As it turns out, this solution is slower for moderately small
data sets, but much faster for large data sets. He benchmarked it
for a total of 999 distinct values on varying number of rows.
Here are his slightly rounded numbers:

#rows: group_concat: groupby-join:

4M 1 min 6 sec 5.3 sec

1M 5 sec 2.5 sec

100K 0.5 sec 1.6 sec

Although `GROUP_CONCAT()`

seems to break down pretty
soon, he also writes:

I must admit that when N of distinct rows reaches approx. 10K I
get pretty the opposite results if the total number of rows is
relatively small. Basically we get into the same situation as
with joining the whole tables.

He concluded by saying:

But what I think is the right solution is having something like
this on the server side:

SELECT COUNT(INC length)/(SELECT COUNT(*) FROM film) p, length

FROM film

GROUP BY length

HAVING p >= 0.9 ORDER BY p LIMIT 1

Where "INC" is a flag that tells the server to not reset
per-group counters in the aggregate functions. This would be
quite a trivial change in the Item_sum class and would make sense
not only for `SUM`

, but maybe also for
`MIN`

, `MAX`

, `AVG`

,
`COUNT`

and maybe some other aggregate
functions.

So, `COUNT(INC length)`

would be the cumulative count,
or a running total of counts. The fun thing is, you can already
do exactly that using user-defined variables. Look:

-- allow statement batching

DELIMITER go

-- initialize

SELECT 0, COUNT(*)

INTO @cum_cnt, @cnt

FROM sakila.payment;

-- calculate percentiles

SELECT @cum_cnt:=@cum_cnt + COUNT(*) / @cnt as p, -- running fraction of #rows per distinct amount

amount

FROM sakila.payment

GROUP BY amount

HAVING p >= 0.9

LIMIT 1;

go

and this gets us the result:

Query OK, 1 row affected (0.01 sec)

+-------------+--------+

| p | amount |

+-------------+--------+

| 0.904542334 | 6.99 |

+-------------+--------+

1 row in set (0.03 sec)

Here is the equivalent `GROUP_CONCAT`

solution:

SELECT SUBSTRING_INDEX(

SUBSTRING_INDEX(

GROUP_CONCAT(

p.amount

ORDER BY p.amount

SEPARATOR ','

)

, ','

, 90/100 * COUNT(*) + 1

)

, ','

, -1

) AS `90th Percentile`

FROM sakila.payment AS p;

...and it is considerably slower:

+-----------------+

| 90th Percentile |

+-----------------+

| 6.99 |

+-----------------+

1 row in set (0.08 sec)

(`sakila.payment`

has 16049 rows and 19 distinct
values for amount)

So, the sane thing to do would be to forget about that
`GROUP_CONCAT`

idea, and use this method. It does not
have the nasty drawbacks of having to mess with
`group_concat_max_len`

and I am pretty sure Vladimir's
method will be faster across the board anyway.

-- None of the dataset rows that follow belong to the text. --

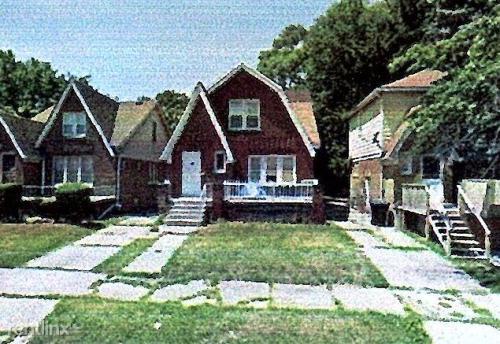 19409 Moenart Street Photo 1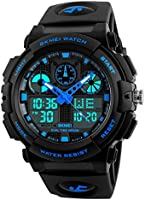 SKMEI Analogue - Digital Black Dial Men's & Boys' Watch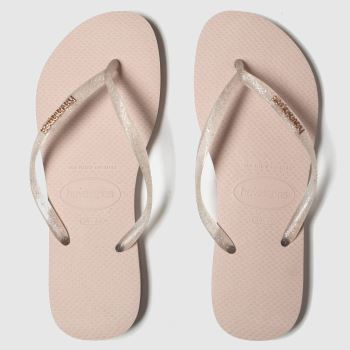Havaianas Pink Slim Logo Met Clear c2namevalue::Womens Sandals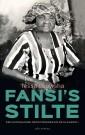 Terugkijken: Tessa Leuwsha op radio en televisie over 'Fansi's stilte'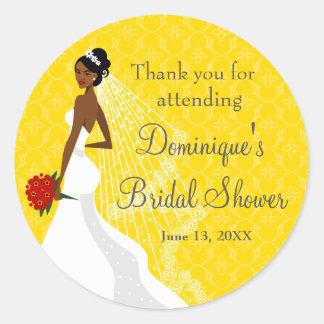 Flirty Yellow Bridal Shower Thank You Classic Round Sticker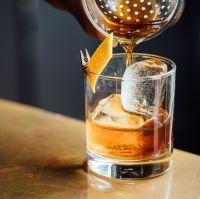 L&B Whisky Weekend Amsterdam
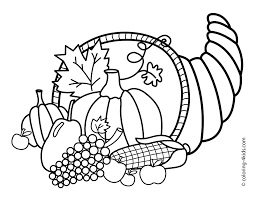 Free Coloring Pages Thanksgiving Printable Drawing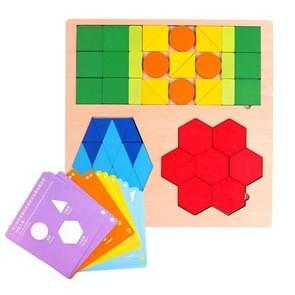 Kinderen Vroege Onderwijs Fun Puzzel Variëteit Geometrische vorm kleur cognitieve puzzel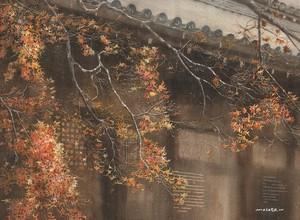 95-京都の秋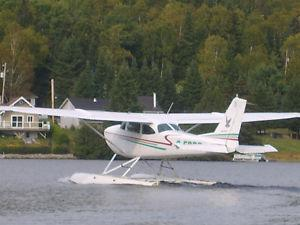 Aircraft for Sale in St-Zénon, Quebec, Canada: 1968 Cessna 172E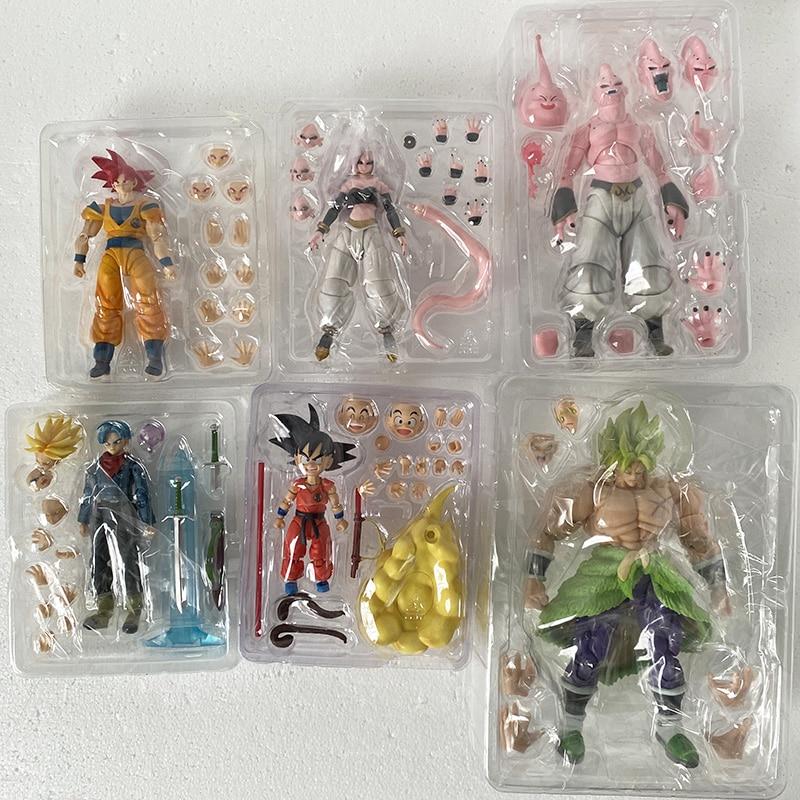 SH Figuarts SHF Dragon Ball Figure Anime Majin Buu Vegeta Android Trunks Super Saiyan Son Gokou Goku Broly Action Figures Toy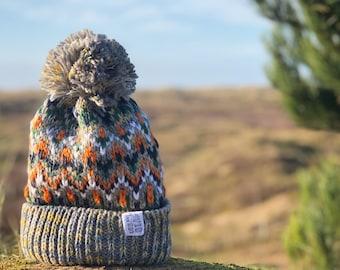 Nordic Beanie Bobble Winter Hat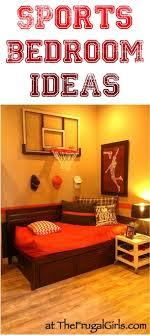 Boys Bedroom Decor Ideas Creative Tips The Frugal Girls - Boys bedroom decorating ideas sports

The one thing you could object about is the extra query to
initialize the user-defined variables. You can get around that by
initializing those in a single row subquery in the
`FROM`

clause, a technique described by Baron Schwartz (see
for example this post)

SELECT @cum_cnt:=@cum_cnt + COUNT(*) / @cnt as p,

amount

FROM sakila.payment

CROSS JOIN (SELECT @cum_cnt:=0

, @cnt:=COUNT(*)

FROM sakila.payment) p

GROUP BY amount

HAVING p >= 0.9

LIMIT 1;

This has the advantage that the variables are initialized in one
go with the entire query, ensuring you are not accidentally
working with uninitialized or garbage variables.

(BTW: If you want to do more with these user-defined variables, I
can highly recommend more from Baron's site, see for example
his article on advanced user defined variable
techniques.)